STATED TASK 1: In the passage on grasshopper feeding, retype the text from "In an eastern" to "them with the front tarsi.".
STATED TASK 2: Translate this sentence from the passage on grasshopper feeding into Spanish: "During the feeding bout, the hindlegs may be extended to rest on the ground."
STATED TASK 3: According to the passage on grasshopper feeding, which two plants did adults prefer in the two-choice tests?

SOURCE EXCERPT:
In an eastern Wyoming sand prairie, observations were made of adults feeding on grass and ground litter. A summary of these observations attests to the geophilous behavior of this species. Crawling on the ground, a hungry grasshopper contacted a recumbent grass leaf and began to feed. Handling the leaf with the front tarsi, it consumed the entire leaf from tip to base. If the contacted leaf was upright, the grasshopper raised up on its hindlegs and pulled the leaf down with the front tarsi. In both cases the grasshopper fed while resting horizontally on the ground. Another hungry grasshopper contacted a cut leaf and ground litter as it crawled on the ground and fed on these items while handling them with the front tarsi.
On a dirt roadside, two IV instars were observed feeding horizontally on the ground. One fed upon a fallen seed of downy brome and the other on ground litter.
Several observations of feeding adults confined in a terrarium have been made. In addition to the feeding methods described above, adults have been seen to climb grasses to a height of 1/2 inch, cut through the stem, and consume the cut piece while holding onto it with the front tarsi. During the feeding bout, the hindlegs may be extended to rest on the ground. Although cut pieces are usually held and consumed, they may occasionally fall to the ground. These are fed upon by the same individual after descending or by other individuals encountering them. Adults have been seen to feed on stubs of grasses or on short grasses, such as blue grama, from their normal horizontal position on the ground.
Two-choice tests using 10 species of plants have shown that adults of the mottled sand grasshopper preferred dandelion and downy brome. Second-choice plants included: needleandthread, western wheatgrass, blue grama, kochia, and alfalfa. Least preferred but ingested in small amounts were tumble mustard and common lambsquarters. Flixweed appeared to be least preferred, as it was only nibbled upon. The tests indicate that the mottled sand grasshopper, even though a polyphagous feeder, discriminates among available food plants.

Data listing:
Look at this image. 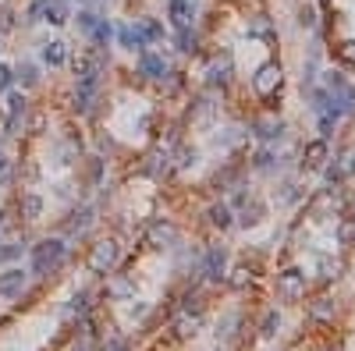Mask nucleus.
<instances>
[{
  "label": "nucleus",
  "instance_id": "35",
  "mask_svg": "<svg viewBox=\"0 0 355 351\" xmlns=\"http://www.w3.org/2000/svg\"><path fill=\"white\" fill-rule=\"evenodd\" d=\"M14 256H22V245H0V263L14 259Z\"/></svg>",
  "mask_w": 355,
  "mask_h": 351
},
{
  "label": "nucleus",
  "instance_id": "29",
  "mask_svg": "<svg viewBox=\"0 0 355 351\" xmlns=\"http://www.w3.org/2000/svg\"><path fill=\"white\" fill-rule=\"evenodd\" d=\"M299 25H302V29H312V25H317V11H312L309 4L299 8Z\"/></svg>",
  "mask_w": 355,
  "mask_h": 351
},
{
  "label": "nucleus",
  "instance_id": "2",
  "mask_svg": "<svg viewBox=\"0 0 355 351\" xmlns=\"http://www.w3.org/2000/svg\"><path fill=\"white\" fill-rule=\"evenodd\" d=\"M117 256H121V249H117V241H100L96 249H93V256H89V270L93 274H111L114 270V263H117Z\"/></svg>",
  "mask_w": 355,
  "mask_h": 351
},
{
  "label": "nucleus",
  "instance_id": "19",
  "mask_svg": "<svg viewBox=\"0 0 355 351\" xmlns=\"http://www.w3.org/2000/svg\"><path fill=\"white\" fill-rule=\"evenodd\" d=\"M89 223H93V210H89V206H82V210L75 213V220L68 223V231H71V234H86Z\"/></svg>",
  "mask_w": 355,
  "mask_h": 351
},
{
  "label": "nucleus",
  "instance_id": "27",
  "mask_svg": "<svg viewBox=\"0 0 355 351\" xmlns=\"http://www.w3.org/2000/svg\"><path fill=\"white\" fill-rule=\"evenodd\" d=\"M277 330H281V316H277V313H266V319H263V330H260V334H263V337H274Z\"/></svg>",
  "mask_w": 355,
  "mask_h": 351
},
{
  "label": "nucleus",
  "instance_id": "38",
  "mask_svg": "<svg viewBox=\"0 0 355 351\" xmlns=\"http://www.w3.org/2000/svg\"><path fill=\"white\" fill-rule=\"evenodd\" d=\"M238 138H242L238 132H227V135H217V146H235Z\"/></svg>",
  "mask_w": 355,
  "mask_h": 351
},
{
  "label": "nucleus",
  "instance_id": "36",
  "mask_svg": "<svg viewBox=\"0 0 355 351\" xmlns=\"http://www.w3.org/2000/svg\"><path fill=\"white\" fill-rule=\"evenodd\" d=\"M338 238H341L345 245H348V241H355V223H352V220H345V223H341V231H338Z\"/></svg>",
  "mask_w": 355,
  "mask_h": 351
},
{
  "label": "nucleus",
  "instance_id": "14",
  "mask_svg": "<svg viewBox=\"0 0 355 351\" xmlns=\"http://www.w3.org/2000/svg\"><path fill=\"white\" fill-rule=\"evenodd\" d=\"M65 57H68V47L60 43V39H54V43H43V64L60 68V64H65Z\"/></svg>",
  "mask_w": 355,
  "mask_h": 351
},
{
  "label": "nucleus",
  "instance_id": "30",
  "mask_svg": "<svg viewBox=\"0 0 355 351\" xmlns=\"http://www.w3.org/2000/svg\"><path fill=\"white\" fill-rule=\"evenodd\" d=\"M338 53H341V60H345L348 68H355V39H348V43H341V47H338Z\"/></svg>",
  "mask_w": 355,
  "mask_h": 351
},
{
  "label": "nucleus",
  "instance_id": "33",
  "mask_svg": "<svg viewBox=\"0 0 355 351\" xmlns=\"http://www.w3.org/2000/svg\"><path fill=\"white\" fill-rule=\"evenodd\" d=\"M11 25H14V14H11L8 8H0V36L11 32Z\"/></svg>",
  "mask_w": 355,
  "mask_h": 351
},
{
  "label": "nucleus",
  "instance_id": "41",
  "mask_svg": "<svg viewBox=\"0 0 355 351\" xmlns=\"http://www.w3.org/2000/svg\"><path fill=\"white\" fill-rule=\"evenodd\" d=\"M8 167V160H4V153H0V171H4Z\"/></svg>",
  "mask_w": 355,
  "mask_h": 351
},
{
  "label": "nucleus",
  "instance_id": "13",
  "mask_svg": "<svg viewBox=\"0 0 355 351\" xmlns=\"http://www.w3.org/2000/svg\"><path fill=\"white\" fill-rule=\"evenodd\" d=\"M25 121V96L8 99V135H18V125Z\"/></svg>",
  "mask_w": 355,
  "mask_h": 351
},
{
  "label": "nucleus",
  "instance_id": "39",
  "mask_svg": "<svg viewBox=\"0 0 355 351\" xmlns=\"http://www.w3.org/2000/svg\"><path fill=\"white\" fill-rule=\"evenodd\" d=\"M181 167H189V163H196V149H181Z\"/></svg>",
  "mask_w": 355,
  "mask_h": 351
},
{
  "label": "nucleus",
  "instance_id": "21",
  "mask_svg": "<svg viewBox=\"0 0 355 351\" xmlns=\"http://www.w3.org/2000/svg\"><path fill=\"white\" fill-rule=\"evenodd\" d=\"M181 36H178V50L181 53H196V47H199V36L192 32V29H178Z\"/></svg>",
  "mask_w": 355,
  "mask_h": 351
},
{
  "label": "nucleus",
  "instance_id": "3",
  "mask_svg": "<svg viewBox=\"0 0 355 351\" xmlns=\"http://www.w3.org/2000/svg\"><path fill=\"white\" fill-rule=\"evenodd\" d=\"M306 295V274L302 270H284L277 277V298L281 302H299Z\"/></svg>",
  "mask_w": 355,
  "mask_h": 351
},
{
  "label": "nucleus",
  "instance_id": "18",
  "mask_svg": "<svg viewBox=\"0 0 355 351\" xmlns=\"http://www.w3.org/2000/svg\"><path fill=\"white\" fill-rule=\"evenodd\" d=\"M352 174H355V149H345L341 163L330 171V181H341V178H352Z\"/></svg>",
  "mask_w": 355,
  "mask_h": 351
},
{
  "label": "nucleus",
  "instance_id": "8",
  "mask_svg": "<svg viewBox=\"0 0 355 351\" xmlns=\"http://www.w3.org/2000/svg\"><path fill=\"white\" fill-rule=\"evenodd\" d=\"M224 266H227V252L220 249V245H214V249L206 252V259H203V274L210 280H224Z\"/></svg>",
  "mask_w": 355,
  "mask_h": 351
},
{
  "label": "nucleus",
  "instance_id": "28",
  "mask_svg": "<svg viewBox=\"0 0 355 351\" xmlns=\"http://www.w3.org/2000/svg\"><path fill=\"white\" fill-rule=\"evenodd\" d=\"M309 313H312V316H317V319H327V316L334 313V302H330V298H320L317 305H312V308H309Z\"/></svg>",
  "mask_w": 355,
  "mask_h": 351
},
{
  "label": "nucleus",
  "instance_id": "23",
  "mask_svg": "<svg viewBox=\"0 0 355 351\" xmlns=\"http://www.w3.org/2000/svg\"><path fill=\"white\" fill-rule=\"evenodd\" d=\"M22 213H25L29 220H36L39 213H43V199H39V195H25V199H22Z\"/></svg>",
  "mask_w": 355,
  "mask_h": 351
},
{
  "label": "nucleus",
  "instance_id": "40",
  "mask_svg": "<svg viewBox=\"0 0 355 351\" xmlns=\"http://www.w3.org/2000/svg\"><path fill=\"white\" fill-rule=\"evenodd\" d=\"M107 351H128V344H124V341H111Z\"/></svg>",
  "mask_w": 355,
  "mask_h": 351
},
{
  "label": "nucleus",
  "instance_id": "9",
  "mask_svg": "<svg viewBox=\"0 0 355 351\" xmlns=\"http://www.w3.org/2000/svg\"><path fill=\"white\" fill-rule=\"evenodd\" d=\"M68 14H71V8H68V0H43V22H50V25H65L68 22Z\"/></svg>",
  "mask_w": 355,
  "mask_h": 351
},
{
  "label": "nucleus",
  "instance_id": "26",
  "mask_svg": "<svg viewBox=\"0 0 355 351\" xmlns=\"http://www.w3.org/2000/svg\"><path fill=\"white\" fill-rule=\"evenodd\" d=\"M96 18H100L96 11H89V8H82V11H78V29H82V32L89 36V32H93V25H96Z\"/></svg>",
  "mask_w": 355,
  "mask_h": 351
},
{
  "label": "nucleus",
  "instance_id": "7",
  "mask_svg": "<svg viewBox=\"0 0 355 351\" xmlns=\"http://www.w3.org/2000/svg\"><path fill=\"white\" fill-rule=\"evenodd\" d=\"M139 75H146V78H167V60L160 53L142 50L139 53Z\"/></svg>",
  "mask_w": 355,
  "mask_h": 351
},
{
  "label": "nucleus",
  "instance_id": "16",
  "mask_svg": "<svg viewBox=\"0 0 355 351\" xmlns=\"http://www.w3.org/2000/svg\"><path fill=\"white\" fill-rule=\"evenodd\" d=\"M327 160V138H317L306 146V167H323Z\"/></svg>",
  "mask_w": 355,
  "mask_h": 351
},
{
  "label": "nucleus",
  "instance_id": "37",
  "mask_svg": "<svg viewBox=\"0 0 355 351\" xmlns=\"http://www.w3.org/2000/svg\"><path fill=\"white\" fill-rule=\"evenodd\" d=\"M245 284H249V270H235V277H231V287H238V291H242Z\"/></svg>",
  "mask_w": 355,
  "mask_h": 351
},
{
  "label": "nucleus",
  "instance_id": "4",
  "mask_svg": "<svg viewBox=\"0 0 355 351\" xmlns=\"http://www.w3.org/2000/svg\"><path fill=\"white\" fill-rule=\"evenodd\" d=\"M167 18L174 29H192L196 22V0H167Z\"/></svg>",
  "mask_w": 355,
  "mask_h": 351
},
{
  "label": "nucleus",
  "instance_id": "10",
  "mask_svg": "<svg viewBox=\"0 0 355 351\" xmlns=\"http://www.w3.org/2000/svg\"><path fill=\"white\" fill-rule=\"evenodd\" d=\"M206 82H210V86H227V82H231V53L214 60L210 71H206Z\"/></svg>",
  "mask_w": 355,
  "mask_h": 351
},
{
  "label": "nucleus",
  "instance_id": "25",
  "mask_svg": "<svg viewBox=\"0 0 355 351\" xmlns=\"http://www.w3.org/2000/svg\"><path fill=\"white\" fill-rule=\"evenodd\" d=\"M210 220L224 231V227H231V210H227V206H214V210H210Z\"/></svg>",
  "mask_w": 355,
  "mask_h": 351
},
{
  "label": "nucleus",
  "instance_id": "17",
  "mask_svg": "<svg viewBox=\"0 0 355 351\" xmlns=\"http://www.w3.org/2000/svg\"><path fill=\"white\" fill-rule=\"evenodd\" d=\"M139 32H142V39H146V43H160V39H163V25L157 22V18H139Z\"/></svg>",
  "mask_w": 355,
  "mask_h": 351
},
{
  "label": "nucleus",
  "instance_id": "1",
  "mask_svg": "<svg viewBox=\"0 0 355 351\" xmlns=\"http://www.w3.org/2000/svg\"><path fill=\"white\" fill-rule=\"evenodd\" d=\"M68 256V245L60 241V238H47V241H39L36 249H32V274L39 277H50L60 263H65Z\"/></svg>",
  "mask_w": 355,
  "mask_h": 351
},
{
  "label": "nucleus",
  "instance_id": "34",
  "mask_svg": "<svg viewBox=\"0 0 355 351\" xmlns=\"http://www.w3.org/2000/svg\"><path fill=\"white\" fill-rule=\"evenodd\" d=\"M11 82H14L11 68H8V64H0V93H8V89H11Z\"/></svg>",
  "mask_w": 355,
  "mask_h": 351
},
{
  "label": "nucleus",
  "instance_id": "32",
  "mask_svg": "<svg viewBox=\"0 0 355 351\" xmlns=\"http://www.w3.org/2000/svg\"><path fill=\"white\" fill-rule=\"evenodd\" d=\"M338 270H341V263H330V259H320V277H338Z\"/></svg>",
  "mask_w": 355,
  "mask_h": 351
},
{
  "label": "nucleus",
  "instance_id": "12",
  "mask_svg": "<svg viewBox=\"0 0 355 351\" xmlns=\"http://www.w3.org/2000/svg\"><path fill=\"white\" fill-rule=\"evenodd\" d=\"M153 245L157 249H174L178 245V227L174 223H153Z\"/></svg>",
  "mask_w": 355,
  "mask_h": 351
},
{
  "label": "nucleus",
  "instance_id": "15",
  "mask_svg": "<svg viewBox=\"0 0 355 351\" xmlns=\"http://www.w3.org/2000/svg\"><path fill=\"white\" fill-rule=\"evenodd\" d=\"M89 36H93V43H96V47L107 50V47H111V39H114V25L107 22V18H96V25H93V32H89Z\"/></svg>",
  "mask_w": 355,
  "mask_h": 351
},
{
  "label": "nucleus",
  "instance_id": "24",
  "mask_svg": "<svg viewBox=\"0 0 355 351\" xmlns=\"http://www.w3.org/2000/svg\"><path fill=\"white\" fill-rule=\"evenodd\" d=\"M263 213H266V210H263V202H253V210H249V206H245V213H242V223H245V227H256V223L263 220Z\"/></svg>",
  "mask_w": 355,
  "mask_h": 351
},
{
  "label": "nucleus",
  "instance_id": "31",
  "mask_svg": "<svg viewBox=\"0 0 355 351\" xmlns=\"http://www.w3.org/2000/svg\"><path fill=\"white\" fill-rule=\"evenodd\" d=\"M111 295H114V298H128V295H132V284H128V280H114V284H111Z\"/></svg>",
  "mask_w": 355,
  "mask_h": 351
},
{
  "label": "nucleus",
  "instance_id": "20",
  "mask_svg": "<svg viewBox=\"0 0 355 351\" xmlns=\"http://www.w3.org/2000/svg\"><path fill=\"white\" fill-rule=\"evenodd\" d=\"M249 36H260V39H270V36H274V22H270L266 14L253 18V22H249Z\"/></svg>",
  "mask_w": 355,
  "mask_h": 351
},
{
  "label": "nucleus",
  "instance_id": "22",
  "mask_svg": "<svg viewBox=\"0 0 355 351\" xmlns=\"http://www.w3.org/2000/svg\"><path fill=\"white\" fill-rule=\"evenodd\" d=\"M18 82H22L25 89H32L36 82H39V68H36V64H29V60H25V64L18 68Z\"/></svg>",
  "mask_w": 355,
  "mask_h": 351
},
{
  "label": "nucleus",
  "instance_id": "11",
  "mask_svg": "<svg viewBox=\"0 0 355 351\" xmlns=\"http://www.w3.org/2000/svg\"><path fill=\"white\" fill-rule=\"evenodd\" d=\"M117 43H121L124 50H132V53H135V50L142 53L146 47H150V43H146V39H142L139 25H121V29H117Z\"/></svg>",
  "mask_w": 355,
  "mask_h": 351
},
{
  "label": "nucleus",
  "instance_id": "5",
  "mask_svg": "<svg viewBox=\"0 0 355 351\" xmlns=\"http://www.w3.org/2000/svg\"><path fill=\"white\" fill-rule=\"evenodd\" d=\"M253 86H256L260 96H270L274 89H281V64H263L260 75L253 78Z\"/></svg>",
  "mask_w": 355,
  "mask_h": 351
},
{
  "label": "nucleus",
  "instance_id": "6",
  "mask_svg": "<svg viewBox=\"0 0 355 351\" xmlns=\"http://www.w3.org/2000/svg\"><path fill=\"white\" fill-rule=\"evenodd\" d=\"M22 287H25V270L11 266V270L0 274V298H14V295H22Z\"/></svg>",
  "mask_w": 355,
  "mask_h": 351
}]
</instances>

TASK SOLUTION 1:
In an eastern Wyoming sand prairie, observations were made of adults feeding on grass and ground litter. A summary of these observations attests to the geophilous behavior of this species. Crawling on the ground, a hungry grasshopper contacted a recumbent grass leaf and began to feed. Handling the leaf with the front tarsi, it consumed the entire leaf from tip to base. If the contacted leaf was upright, the grasshopper raised up on its hindlegs and pulled the leaf down with the front tarsi. In both cases the grasshopper fed while resting horizontally on the ground. Another hungry grasshopper contacted a cut leaf and ground litter as it crawled on the ground and fed on these items while handling them with the front tarsi.

TASK SOLUTION 2: Durante el episodio de alimentación, las patas traseras pueden extenderse para apoyarse en el suelo.

TASK SOLUTION 3: Dandelion and downy brome.